Also, the hardening effect is ridiculous, mostly because the actual hardening
effect going on is that you stop perceiving cold water to be unpleasant. That
is also not just psychological. You can stay longer and longer and longer
without starting to tremble. For the record, trembling means you have overdone
it and should go out asap.Hypotermia is real thing that happens to real
people.

For that matter, with cold swimming, your resistance to cold will go up too
and you will be able to stay much much longer then untrained people without
trembling or being tired after.

All in all, if you follow guidelines and make water cold only gradually, you
don't experience unpleasant feelings. With cold swimming (which tend to be
natural progression once showers are boring), you experience high from
endorphins it releases.

As in, it is the day in week you look forward, because it feels good.

> I know enough people that sneeze once and don't work for a week.
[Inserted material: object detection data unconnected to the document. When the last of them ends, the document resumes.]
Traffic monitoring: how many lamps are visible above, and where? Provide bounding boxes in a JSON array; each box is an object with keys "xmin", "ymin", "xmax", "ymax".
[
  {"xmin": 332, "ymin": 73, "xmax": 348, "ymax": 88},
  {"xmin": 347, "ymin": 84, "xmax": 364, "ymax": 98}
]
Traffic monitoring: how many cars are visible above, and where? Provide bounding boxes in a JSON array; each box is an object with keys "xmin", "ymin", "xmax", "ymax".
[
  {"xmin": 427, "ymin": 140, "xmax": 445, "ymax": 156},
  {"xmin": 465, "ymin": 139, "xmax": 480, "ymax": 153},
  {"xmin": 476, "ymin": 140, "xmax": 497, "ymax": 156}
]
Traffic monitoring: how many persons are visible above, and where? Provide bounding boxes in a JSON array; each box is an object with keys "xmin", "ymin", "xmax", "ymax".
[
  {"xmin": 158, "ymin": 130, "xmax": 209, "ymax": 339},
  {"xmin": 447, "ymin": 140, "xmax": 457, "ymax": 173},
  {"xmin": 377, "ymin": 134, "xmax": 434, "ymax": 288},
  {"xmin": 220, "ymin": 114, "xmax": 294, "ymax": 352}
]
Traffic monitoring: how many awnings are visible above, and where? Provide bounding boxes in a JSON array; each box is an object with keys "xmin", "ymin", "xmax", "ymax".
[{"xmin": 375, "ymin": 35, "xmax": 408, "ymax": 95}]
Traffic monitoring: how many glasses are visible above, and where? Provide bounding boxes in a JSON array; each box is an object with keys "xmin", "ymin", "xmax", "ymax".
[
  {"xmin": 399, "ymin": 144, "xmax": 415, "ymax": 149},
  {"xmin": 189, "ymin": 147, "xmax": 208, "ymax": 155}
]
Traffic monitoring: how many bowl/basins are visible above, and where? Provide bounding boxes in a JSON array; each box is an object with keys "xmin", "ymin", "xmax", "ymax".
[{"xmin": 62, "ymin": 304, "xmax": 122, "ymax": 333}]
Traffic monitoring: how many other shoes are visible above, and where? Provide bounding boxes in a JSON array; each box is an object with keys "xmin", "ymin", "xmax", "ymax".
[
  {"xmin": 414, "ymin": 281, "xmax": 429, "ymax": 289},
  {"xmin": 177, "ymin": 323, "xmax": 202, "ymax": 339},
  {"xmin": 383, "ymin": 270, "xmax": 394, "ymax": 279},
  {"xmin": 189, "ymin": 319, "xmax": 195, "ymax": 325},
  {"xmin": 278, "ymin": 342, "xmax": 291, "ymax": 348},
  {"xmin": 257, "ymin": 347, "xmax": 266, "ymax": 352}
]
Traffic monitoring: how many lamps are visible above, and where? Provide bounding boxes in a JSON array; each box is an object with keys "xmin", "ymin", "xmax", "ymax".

While
> others will only not go to work if they have a fever.

Fewer is good immune system response.You can have no or low fewer and still
feel pain or be weak. You described one person with good immune system and one
with bad one.

> It's unscientific to rule out something that's so well documented like
> mental effects (placebo).

It is also unscientific to reject idea that something is not placebo.

------
jph
[https://hbr.org/2018/03/cold-showers-lead-to-fewer-sick-
days](https://hbr.org/2018/03/cold-showers-lead-to-fewer-sick-days)

The link is an interview with the study author, and excerpts are below.

This is the first high-level evidence showing that cold showers can benefit
your health. People who took them for at least 30 seconds for one month called
in sick 29% less than our control group — and 54% less if they also engaged in
regular physical exercise.

Participants who took the cold showers actually reported feeling ill just as
many days, on average, as the people who showered normally. But either their
symptoms were less severe or they felt more energetic, so they were better
able to push through the sickness and function anyway. The exact effect on the
immune system is unclear, but we do have some knowledge of the pathway through
which it works. Cold temperatures make you shiver — an autonomous response to
keep your body temperature up. It involves a neuroendocrine effect and
triggers our fight-or-flight response, causing hormones like cortisol to
increase, shortly before we shift to a relaxation response. Moreover, cold
temperatures activate the brown — or good — fat in the body.

Brown fat doesn’t have any proven connection to immunity, but it does affect
the body’s thermoregulation. When activated, it keeps the body warm by burning
calories. It may also increase your energy and metabolism and help control
your blood sugar. That could reduce your risk of obesity and diabetes.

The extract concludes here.